We investigated (i) the representation of mid-latitudinal features such as blocks, storm tracks and CTs between 1901 and 2010 and (ii) their response behaviour with respect to the two most important multi-decadal oceanic modes, the AMO and the PDO, between 1950 and 2010. Our main conclusions are that:

• Centennial reanalyses are very similar to one another in the representation of blocks and storm tracks after the 1950 in the Northern Hemisphere. Given enough observations surface-only reanalyses succeed to capture atmospheric circulation at least up to the mid-troposphere.
• Before 1950 discrepancies between reanalyses become larger, especially for storm track activity and blocks at high latitudes.
• These discrepancies can affect the outcome of studies depending on which reanalysis is employed. Here, we demonstrated that in the case of storm track activity and their connection to the AMO and PDO. Studies focusing on year-to-year variability or case studies are more feasible than studies on trends before 1950.
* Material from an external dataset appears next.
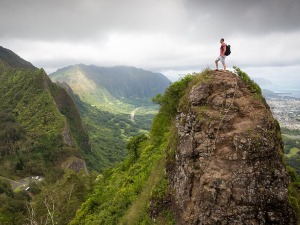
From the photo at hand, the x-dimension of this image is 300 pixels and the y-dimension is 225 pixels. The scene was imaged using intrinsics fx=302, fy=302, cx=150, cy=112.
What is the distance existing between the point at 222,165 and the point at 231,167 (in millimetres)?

• We find a significant connection between storm track activity and the PDO over the North Pacific and partially over the North Atlantic. Otherwise no significant connections between the AMO or PDO and mid-latitudinal circulation is detected over applying the False Detection Ratio method.
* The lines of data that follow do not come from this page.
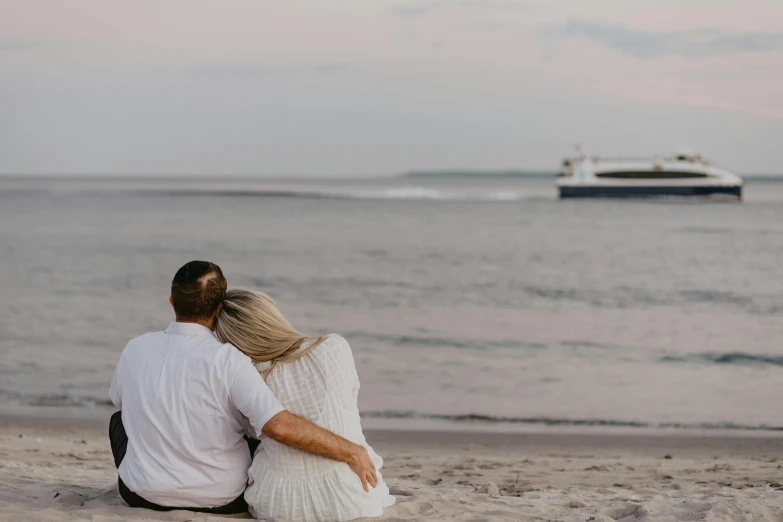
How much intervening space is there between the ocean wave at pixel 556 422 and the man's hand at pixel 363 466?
440 cm

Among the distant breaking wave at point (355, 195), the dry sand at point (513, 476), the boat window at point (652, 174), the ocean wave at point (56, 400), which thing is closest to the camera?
the dry sand at point (513, 476)

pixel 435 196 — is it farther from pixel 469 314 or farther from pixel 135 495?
pixel 135 495

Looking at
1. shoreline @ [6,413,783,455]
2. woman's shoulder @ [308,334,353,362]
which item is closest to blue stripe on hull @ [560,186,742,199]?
shoreline @ [6,413,783,455]

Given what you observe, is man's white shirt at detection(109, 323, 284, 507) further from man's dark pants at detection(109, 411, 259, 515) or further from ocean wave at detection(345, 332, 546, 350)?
ocean wave at detection(345, 332, 546, 350)

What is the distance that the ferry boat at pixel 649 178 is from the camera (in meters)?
63.6

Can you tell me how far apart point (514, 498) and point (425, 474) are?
47.2 inches

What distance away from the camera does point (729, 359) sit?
1051cm

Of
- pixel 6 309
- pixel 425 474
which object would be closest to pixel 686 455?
pixel 425 474

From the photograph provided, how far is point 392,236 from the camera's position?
34844mm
• The ERA-20CM model ensemble with prescribed SSTs adequately simulates the climatology of blocks, storm track activity and CTs, but in most cases spatial anomaly patterns related to the AMO do not correlate with reanalyses. This may be related to the missing feedback of the atmosphere to the ocean in ERA-20CM, which may be needed to model the impacts of the AMO or it indicates that there is no physical link exists between the AMO and the atmosphere. The strong and significant anomaly patterns of the storm track activity over the North Pacific related to the PDO is visible in centennial reanalyses and ERA-20CM, indicating that the (tropical) North Pacific may drive the atmosphere.

Based on these results, we note that centennial reanalyses provide a consistent estimate of the state of the atmosphere back to roughly 1950, including the low-frequency variability in storm tracks and blocks. Before 1950 inhomogeneities and substantial differences in the trend and low-frequency variability of storm tracks and blocks become apparent. Therefore we recommend the use of different reanalysis products from different providers (i.e. ECMWF and NOAA for now) to study climate variability and to obtain a (incomplete) measure of uncertainty. If feasible validation with independent sources of evidence (e.g. with homogenized observational data or indirect proxies) is recommended.